I see... Although I'm familiar with your position as to the power of the
user over his software, I cannot really understand what ``enough rope''
philosophy means... I've googled, but it gave me a TV show only... Could
you please explain? :-)

>> >> I am aware of the performance issue about extra context switches,
>> >> but if the unionmount translator will not give off ports to its own
>> >> nodes, but ports to *external* nodes (underlying filesystem nodes
>> >> or those published by the Translator), it will not take part in the
>> >> frequent (and most time-critical) I/O operations and act as an
>> >> initial source of ports only. I think it is reasonable for
>> >> unionmount not to create proxy nodes (in nsmux terminology),
>> >> because I cannot presently invent a use case where it will need
>> >> control over the ports it gave off to the client.
>> >
>> > Well, the situation is exactly the same as for ordinary unionfs (and
>> > nsmux): It should be fine in normal use cases -- although it might
>> > be possible to construct scenarious where it would break...
>> >
>> > Also note that this problem would only be half solved by the library
>> > approach: while the nodes provided by the target translator would
>> > not need context switches (as the merging happens in the same
>> > process), the nodes of the underlying file system require the same
>> > kind of proxying as with an external unionmount translator (or
>> > unionfs).
>> I'm not sure I can understand correctly what you mean. Why should the
>> underlying nodes of the filesystem require proxying? Why couldn't we
>> just give off ports to real nodes instead of creating proxies?..
> Again, the situation is *exactly* the same as with unionfs: We need to
> proxy directory nodes, so we keep control over further lookups; while
> for file nodes, we are probably fine giving out the real unproxied
> ports.

I see... I was trying to tell exactly this in the above paragraphs, but
forgot about directory nodes... :-(

> I think there is some context lost here: this discussion was started by
> the suggestion that implementing the unioning functionality in a library
> would save context switches.
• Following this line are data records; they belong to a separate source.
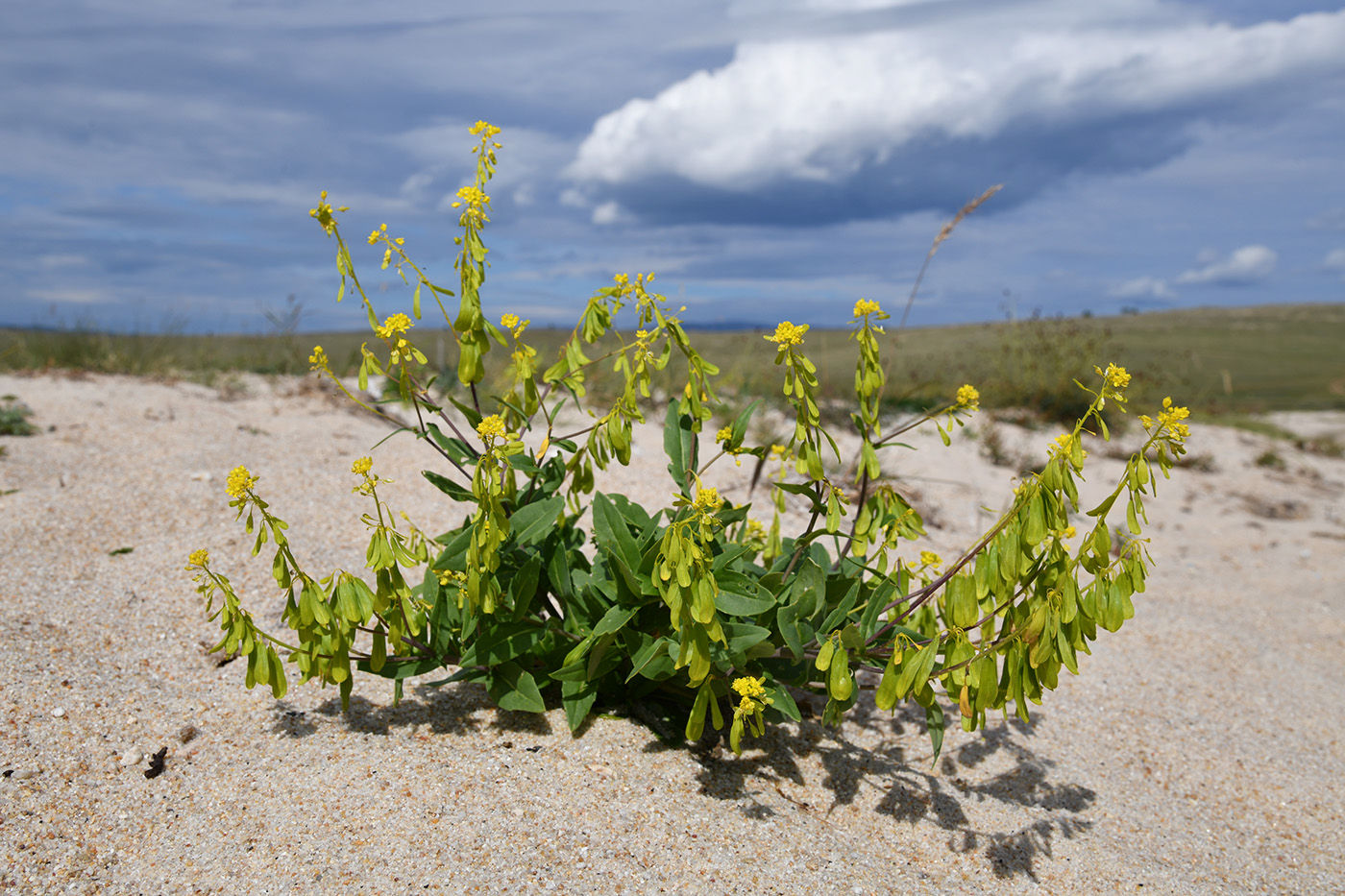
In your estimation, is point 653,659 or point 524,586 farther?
point 524,586

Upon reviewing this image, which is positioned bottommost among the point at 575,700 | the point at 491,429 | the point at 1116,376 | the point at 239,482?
the point at 575,700

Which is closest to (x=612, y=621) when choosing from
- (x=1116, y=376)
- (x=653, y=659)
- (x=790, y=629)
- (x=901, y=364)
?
(x=653, y=659)

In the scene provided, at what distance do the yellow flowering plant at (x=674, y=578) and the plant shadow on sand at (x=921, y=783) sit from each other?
0.17m

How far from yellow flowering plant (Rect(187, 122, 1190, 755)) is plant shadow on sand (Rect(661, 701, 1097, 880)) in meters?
0.17

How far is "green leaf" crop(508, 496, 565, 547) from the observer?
1.99m

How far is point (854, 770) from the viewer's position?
2.42 m

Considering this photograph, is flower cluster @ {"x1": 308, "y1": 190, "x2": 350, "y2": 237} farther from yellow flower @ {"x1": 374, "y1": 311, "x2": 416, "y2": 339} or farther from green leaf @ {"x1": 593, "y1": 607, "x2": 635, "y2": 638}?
green leaf @ {"x1": 593, "y1": 607, "x2": 635, "y2": 638}

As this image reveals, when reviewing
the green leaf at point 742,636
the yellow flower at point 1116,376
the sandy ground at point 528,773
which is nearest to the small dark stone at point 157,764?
the sandy ground at point 528,773

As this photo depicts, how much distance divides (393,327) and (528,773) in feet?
3.81

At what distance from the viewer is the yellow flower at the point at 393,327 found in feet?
6.07

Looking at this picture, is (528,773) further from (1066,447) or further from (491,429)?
(1066,447)

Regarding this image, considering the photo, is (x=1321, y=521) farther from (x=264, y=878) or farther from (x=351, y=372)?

For directory nodes, this is partially
> true, as they need to be proxied (see above); and if the actual unioning
> happens in a library as part of the mountee, the proxying would not need
> a context switch, for all nodes served by the mountee. The directory
> nodes served by the underlying filesystem would still need context
> switches though, as the unioning inside the mountee would have to
> forward the requests to the underlying filesystem.

Completely agreed. This is what I was *trying* to stress in the
description of the advantages of the library approach.